The favicon on my site is in light mode.

image

The favicon on my site is in dark mode.
image

<link rel="apple-touch-icon" href="/apple-touch-icon.png">

The 180×180 pixel icon will be used by Apple devices if you add a page to the home screen.

<link rel="manifest" href="/my.webmanifest">

For Android devices, we need a file .webmanifestwhich provides browsers with information about where the icons needed for the home screen and splash screen for PWA are located.

{
    "name": "matuzo.at",
    "icons": [
        { "src": "/icon-192.png", "type": "image/png", "sizes": "192x192" },
        { "src": "/icon-512.png", "type": "image/png", "sizes": "512x512" }
    ]
}

<link rel="canonical" href="https://www.mywebsite.com/page">

Use the element canonical links to prevent SEO problems caused by duplicate content by specifying the original source for pages that are accessible from multiple URLs.

<script src="/assets/js/xy-polyfill.js" nomodule></script>

If I want to serve JavaScript specifically for browsers that don’t support modules, I add the attribute nomodulewhich forces the script to run only in legacy browsers, namely IE 11.

<script src="/assets/js/script.js" type="module"></script>

JavaScript with type = "module" will only work in browsers that support modules, this is the opposite of the attribute nomodule


This is not an absolute minimum, but it is what I need on most of the sites I create. To summarize, I’ve added a few tags to this post that we probably don’t need anymore, as well as some others that you might need from time to time. If you want to know more about the item head and its children, check out the fantastic repository HEAD Josh Boochie.

Gizmos We Don’t Need Any More

<meta name="msapplication-TileColor" content="#efefef">

According to Andrey Sitnik, for the latest versions of Windows this is no longer required.

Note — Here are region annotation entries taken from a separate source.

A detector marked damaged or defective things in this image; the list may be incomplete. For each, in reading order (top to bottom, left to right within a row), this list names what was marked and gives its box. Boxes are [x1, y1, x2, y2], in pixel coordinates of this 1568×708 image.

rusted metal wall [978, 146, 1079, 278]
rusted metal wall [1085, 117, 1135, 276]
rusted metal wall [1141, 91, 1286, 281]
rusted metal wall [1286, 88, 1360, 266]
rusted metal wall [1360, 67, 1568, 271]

<meta http-equiv="X-UA-Compatible" content="ie=edge">

As of IE11, document modes are deprecated and should no longer be used except on a temporary basis.

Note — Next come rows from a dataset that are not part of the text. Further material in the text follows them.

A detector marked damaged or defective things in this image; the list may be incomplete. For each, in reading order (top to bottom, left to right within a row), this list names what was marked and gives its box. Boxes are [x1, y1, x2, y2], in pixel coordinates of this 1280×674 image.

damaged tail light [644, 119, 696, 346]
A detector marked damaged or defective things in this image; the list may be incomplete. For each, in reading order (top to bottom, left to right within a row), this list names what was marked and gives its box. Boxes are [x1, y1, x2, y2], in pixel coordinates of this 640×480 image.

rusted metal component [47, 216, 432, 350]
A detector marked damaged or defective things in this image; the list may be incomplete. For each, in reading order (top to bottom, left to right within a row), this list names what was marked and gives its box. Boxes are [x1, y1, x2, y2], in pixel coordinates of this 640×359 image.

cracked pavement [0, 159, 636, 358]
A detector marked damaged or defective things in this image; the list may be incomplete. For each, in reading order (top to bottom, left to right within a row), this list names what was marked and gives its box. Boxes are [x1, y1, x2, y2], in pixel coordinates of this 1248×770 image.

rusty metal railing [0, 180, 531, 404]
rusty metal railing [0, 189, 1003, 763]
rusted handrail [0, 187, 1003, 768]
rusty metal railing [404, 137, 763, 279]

Starting in IE11, Edge is the preferred document mode; it represents the highest support for modern standards available for the browser.

Compatibility changes in IE11

<link rel="mask-icon" href="/safari-pinned-tab.svg" color="#36b1bf">

Starting in Safari 12, we no longer need a separate icon option for pinned tabs.

Other notable elements

<link rel="preload" href="font.woff2" as="font" type="font/woff2">

Use preloadif you want certain resources to be available earlier in the page’s lifecycle.

<link type="application/atom+xml" rel="alternate" href="/feed.xml" title="My Blog - Manuel Matuzovic">

RSS feed for your site.

<meta name="format-detection" content="telephone=no">

Disable automatic detection and formatting of phone numbers.